[[ PAGE EXCERPT, beginning ]]

The number of organisations that may have been affected by the hack is not clear, although is widely reported to be tens of thousands; the Wall Street Journal cited a source who claimed the figure could be as high as 250,000.
In light of this, the president is creating a team to keep tabs on the matter and support work to combat the attack and assist in recovery.
In a recent briefing, White House press secretary Jen Psaki said: “This is a significant vulnerability that could have far-reaching impacts. First and foremost, this is an active threat. And… everyone running these servers — government, private sector, academia — needs to act now to patch them. We are concerned that there are a large number of victims and are working with our partners to understand the scope of this.”
She added: “Network owners also need to consider whether they have already been compromised and should immediately take appropriate steps. The Cybersecurity and Infrastructure Security Agency issued an emergency directive to agencies, and we’re now looking closely at the next steps we need to take… We urge network operators to take it very seriously.”
In the last week, Microsoft has released a number of updates and security patches – including for Exchange Server products that were previously no longer supported by the vendor.
Organisations are advised to upgrade to the latest version of all programs as soon as practicable – but are also warned that this will not expel attackers who have already breached their network.

[[ PAGE EXCERPT, end ]]
[[ DATA EXTRACTS, beginning ]]

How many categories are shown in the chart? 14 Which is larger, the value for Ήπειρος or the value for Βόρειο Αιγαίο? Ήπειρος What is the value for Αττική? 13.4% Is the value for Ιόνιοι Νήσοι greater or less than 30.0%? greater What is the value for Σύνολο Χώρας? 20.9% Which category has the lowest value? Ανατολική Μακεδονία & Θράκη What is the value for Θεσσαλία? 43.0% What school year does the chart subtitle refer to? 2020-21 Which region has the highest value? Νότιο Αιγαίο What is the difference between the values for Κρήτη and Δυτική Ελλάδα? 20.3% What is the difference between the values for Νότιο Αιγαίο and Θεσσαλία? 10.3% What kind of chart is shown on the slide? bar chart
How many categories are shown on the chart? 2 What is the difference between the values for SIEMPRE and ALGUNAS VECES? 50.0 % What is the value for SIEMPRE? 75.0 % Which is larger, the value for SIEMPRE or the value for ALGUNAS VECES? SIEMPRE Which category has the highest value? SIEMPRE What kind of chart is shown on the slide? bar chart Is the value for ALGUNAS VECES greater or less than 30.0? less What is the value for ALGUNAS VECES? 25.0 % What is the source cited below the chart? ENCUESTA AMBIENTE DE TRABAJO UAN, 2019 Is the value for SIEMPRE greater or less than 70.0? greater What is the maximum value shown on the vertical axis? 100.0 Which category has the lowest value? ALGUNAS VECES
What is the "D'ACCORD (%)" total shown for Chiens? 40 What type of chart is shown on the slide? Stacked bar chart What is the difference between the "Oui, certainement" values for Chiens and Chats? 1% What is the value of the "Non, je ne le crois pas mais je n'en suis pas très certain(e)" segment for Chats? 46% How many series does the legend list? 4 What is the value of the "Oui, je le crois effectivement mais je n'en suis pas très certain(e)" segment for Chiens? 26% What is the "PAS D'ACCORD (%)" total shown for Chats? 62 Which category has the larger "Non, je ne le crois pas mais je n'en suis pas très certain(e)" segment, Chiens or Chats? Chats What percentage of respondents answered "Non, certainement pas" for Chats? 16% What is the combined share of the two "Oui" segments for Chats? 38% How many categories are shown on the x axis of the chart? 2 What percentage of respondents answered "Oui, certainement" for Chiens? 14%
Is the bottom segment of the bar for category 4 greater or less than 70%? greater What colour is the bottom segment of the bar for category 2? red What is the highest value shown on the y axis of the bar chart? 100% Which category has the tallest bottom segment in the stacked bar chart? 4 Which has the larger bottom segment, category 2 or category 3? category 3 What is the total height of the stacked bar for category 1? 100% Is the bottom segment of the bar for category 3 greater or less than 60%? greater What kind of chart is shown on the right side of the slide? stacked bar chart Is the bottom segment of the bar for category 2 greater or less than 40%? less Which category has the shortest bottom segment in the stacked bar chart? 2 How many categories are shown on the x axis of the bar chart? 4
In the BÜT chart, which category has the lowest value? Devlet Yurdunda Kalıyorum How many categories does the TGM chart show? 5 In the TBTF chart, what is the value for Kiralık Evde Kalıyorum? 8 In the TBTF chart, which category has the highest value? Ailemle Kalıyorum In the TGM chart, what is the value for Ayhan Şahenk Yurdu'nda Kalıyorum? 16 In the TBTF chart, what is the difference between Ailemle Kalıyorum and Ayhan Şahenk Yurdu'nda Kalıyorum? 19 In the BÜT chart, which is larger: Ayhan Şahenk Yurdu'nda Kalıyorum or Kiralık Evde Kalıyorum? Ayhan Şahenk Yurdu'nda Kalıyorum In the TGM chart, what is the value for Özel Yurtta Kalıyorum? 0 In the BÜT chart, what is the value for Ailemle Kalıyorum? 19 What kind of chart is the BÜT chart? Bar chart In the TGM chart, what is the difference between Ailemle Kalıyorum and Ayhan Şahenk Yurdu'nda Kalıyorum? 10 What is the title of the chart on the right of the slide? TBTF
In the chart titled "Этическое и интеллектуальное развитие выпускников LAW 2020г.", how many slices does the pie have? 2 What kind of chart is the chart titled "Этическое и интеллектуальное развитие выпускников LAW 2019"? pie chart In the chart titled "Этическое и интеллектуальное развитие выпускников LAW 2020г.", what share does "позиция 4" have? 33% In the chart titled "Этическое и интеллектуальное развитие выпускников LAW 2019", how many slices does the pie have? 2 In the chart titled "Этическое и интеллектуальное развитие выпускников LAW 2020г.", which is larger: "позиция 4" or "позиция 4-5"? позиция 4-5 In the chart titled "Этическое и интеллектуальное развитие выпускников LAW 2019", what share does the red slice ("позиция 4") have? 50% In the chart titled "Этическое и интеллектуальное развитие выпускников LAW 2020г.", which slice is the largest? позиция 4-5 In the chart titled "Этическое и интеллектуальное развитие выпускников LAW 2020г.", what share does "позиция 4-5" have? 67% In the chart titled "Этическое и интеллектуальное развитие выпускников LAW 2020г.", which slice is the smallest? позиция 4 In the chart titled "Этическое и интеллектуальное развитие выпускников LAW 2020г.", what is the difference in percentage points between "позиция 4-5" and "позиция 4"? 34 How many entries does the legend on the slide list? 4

[[ DATA EXTRACTS, end ]]

WRITTEN TASK A: Rewrite the passage on the Exchange Server hack, starting with "In the last" and going on through "breached their network.", with "security patches" replaced by "security fixes".
WRITTEN TASK B:
Using the passage on the Exchange Server hack that appears before the data, answer these:
(i) According to the source cited by the Wall Street Journal, how high could the number of affected organizations be?
(ii) Which agency issued an emergency directive to agencies?
(iii) What does the passage warn that upgrading to the latest version of all programs will not do?
WRITTEN TASK C: Write what comes next in the passage on the Exchange Server hack, picking up after its final sentence.

TASK RESPONSE A:
In the last week, Microsoft has released a number of updates and security fixes – including for Exchange Server products that were previously no longer supported by the vendor.
Organisations are advised to upgrade to the latest version of all programs as soon as practicable – but are also warned that this will not expel attackers who have already breached their network.

TASK RESPONSE B:
(i) As high as 250,000.
(ii) The Cybersecurity and Infrastructure Security Agency.
(iii) It will not expel attackers who have already breached their network.

TASK RESPONSE C:
“[We] strongly recommend investigating your Exchange deployments using [our] hunting recommendations… to ensure that they have not been compromised,” said an update from the vendor’s online security centre. “We recommend initiating an investigation in parallel with or after applying one of the [suggested] mitigation strategies.”
The blog from Burt claimed that, although the attack stemmed from China, it was launched “primarily from leased virtual private servers in the United States”.
“The attacks included three steps,” he added. “First, it would gain access to an Exchange Server either with stolen passwords or by using the previously undiscovered vulnerabilities to disguise itself as someone who should have access. Second, it would create what’s called a web shell to control the compromised server remotely. Third, it would use that remote access – run from the US-based private servers – to steal data from an organisation’s network.”